I'm considering using the theorem that if each $a_n \ge 0$, then the product $\prod(1-a_n)$ converges if and only if, the series $\sum a_n$ converges. So since $\sum \frac{1}{n\sqrt{n}}$ converges, I think the above product converges as well, but I can't use this theorem right now because of the odd partial products. How can I resolve this problem? Also, I can clearly see that $\sum a_n$ diverges, but how can I prove this rigorously?

I would greatly appreciate some help.

Answer 1

It seems the following.

Also, I can clearly see that $\sum a_n$ diverges, but how can I prove this rigorously?

Assume that $\sum a_n$ converges to a number $A$. Then $\sum_{n=1}^{2m} a_n$ converges to $A$ too, but $\sum_{n=1}^{2m} a_n$ tends to $+\infty$.

I'm considering using the theorem that if each $a_n \ge 0$, then the product $\prod(1-a_n)$ converges if and only if, the series $\sum a_n$ converges. So since $\sum \frac{1}{n\sqrt{n}}$ converges, I think the above product converges as well, but I can't use this theorem right now because of the odd partial products. How can I resolve this problem?

So we have that the sequence $b_n=\prod_{k=2}^{2n} (1+a_n)$ converges to a number $A$. Then a sequence $\prod_{k=2}^{2n+1} (1+a_n)=b_n (1-\frac{1}{\sqrt{n+1}})$ converges to $A$ too, so the product $\prod_{k=2}^\infty (1+a_n)$ converges to $A$ too.

Answer 2

Taking your definition at face value, the first terms in your infinite sum are $$\sum_{n=1}^{\infty}a_{n} = \frac{-1}{\sqrt{1}} + \frac{1}{\sqrt{1}} + \frac{1}{1} + \frac{-1}{\sqrt{2}} + \frac{1}{\sqrt{2}} + \frac{1}{2} + \cdots,$$ which leads to the conclusion that your infinite sum is just the harmonic series, which diverges by the integral test.

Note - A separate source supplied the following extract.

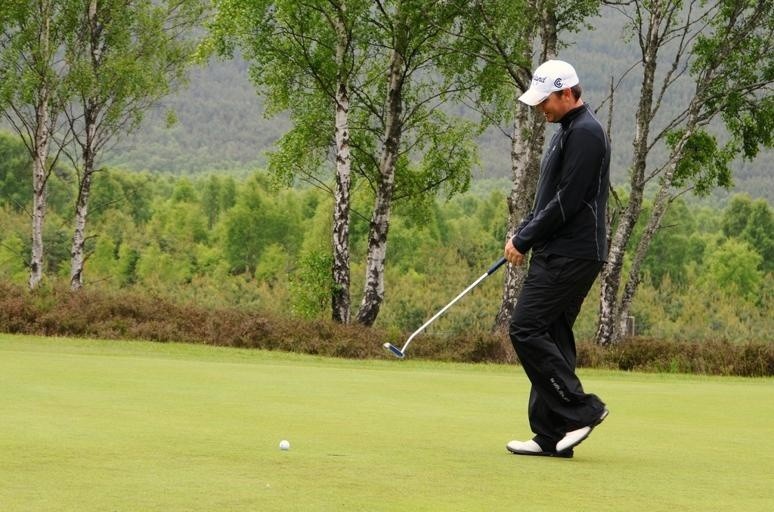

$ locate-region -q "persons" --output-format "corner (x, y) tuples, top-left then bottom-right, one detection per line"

As $a_{1}=-1$ it is clear that $$\prod_{n=1}^{\infty}(1+a_{n})=0.$$ If we consider instead $$L=\prod_{n=3}^{\infty}(1+a_{n}) = \prod_{k=2}^{\infty}\left(1-\frac{1}{\sqrt{k}}\right)\left(1+\frac{1}{\sqrt{k}}+\frac{1}{k}\right) = \prod_{k=2}^{\infty}\left(1-\frac{1}{k^{3/2}}\right)$$ we can look at $$\ln(L) = \sum_{k=2}^{\infty}\ln\left(1-\frac{1}{k^{3/2}}\right),$$ which is a sum consisting entirely of negative terms. As the terms do not alternate in sign we can use a limit comparison test against $$\sum_{k=2}^{\infty}\frac{1}{k^{3/2}}$$ to show that the infinite sum, and hence the infinite product it came from, converges.